__PAGE TEXT__:
In its way, Dr. Kegel's discovery was momentous.  Your own discovery of the dime was provocative of a revisit to the times before the fullness of puberty was all over you, like a hand-me-down suit, before you realized you would, with proper patience, grow into it.

Discovery in story often leads to dramatic change, filled with the potential for motive.  Discovery ranges from finding coins in parking lots or behind cushions of sofas to the awareness of information about the planet you live on, its many features, the persons who have lived on it, entire species of non-human entities who have passed into extinction, and of course the flora and fauna.

The act of reading is in its way a departure on a journey where in a worst-case scenario, you can discover your irritation at the tone of the narrative voice, the predictability of the story, and your utter lack of concern for the outcome.  You are also a potential passenger to one or more discoveries that will send you into a near manic binge of research and subsequent synthesis, ingesting and changing your personality around facts and the discoveries these facts nudge you toward.

Your favorite among the many potential ways of discovery is the kinds of discovery you encounter when you are in a composing mode.  You cannot tell if these discoveries have made you a better person.  Perhaps that is a judgment of which you can never be capable.  You do know for a certainty that discoveries from writing have made you in various combinations and singularities, grouchier, sadder, optimistic, enthusiastic, stunned, and a word you do not use often enough, flabbergasted.

Some time back, you made the discovery that composition was more apt to satisfy you if you kept at it until you discovered from the act of doing it a connection or series of facts you'd not been aware of before. This discovery seemed to you at the time to ratify your sense of enjoying composition sessions in which you led yourself to a discovery.

The only way you could do that, in fiction and essay, is working yourself to the edge, then taking that one step where you could no longer be sure if your foot would come down on anything at all.

__DATASET EXCERPT__:
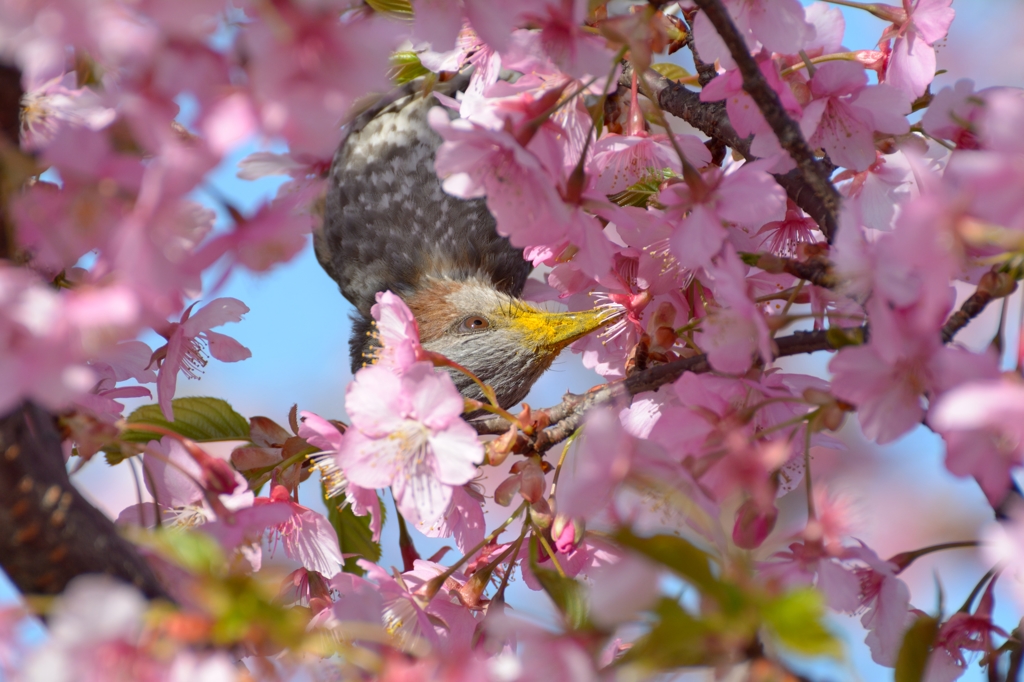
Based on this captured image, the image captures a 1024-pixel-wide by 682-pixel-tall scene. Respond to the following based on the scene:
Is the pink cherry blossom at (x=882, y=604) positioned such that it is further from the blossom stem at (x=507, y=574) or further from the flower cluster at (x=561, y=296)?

__REQUEST 1__: In the essay on discovery, reproduce the passage between "Your favorite among" and "often enough, flabbergasted.", inclusive, swapping "flabbergasted" for "astonished".
__REQUEST 2__: According to the essay on discovery, what does discovery in story often lead to?
The data are not required for this work.

__FULL ANSWER 1__:
Your favorite among the many potential ways of discovery is the kinds of discovery you encounter when you are in a composing mode.  You cannot tell if these discoveries have made you a better person.  Perhaps that is a judgment of which you can never be capable.  You do know for a certainty that discoveries from writing have made you in various combinations and singularities, grouchier, sadder, optimistic, enthusiastic, stunned, and a word you do not use often enough, astonished.

__FULL ANSWER 2__: Dramatic change, filled with the potential for motive.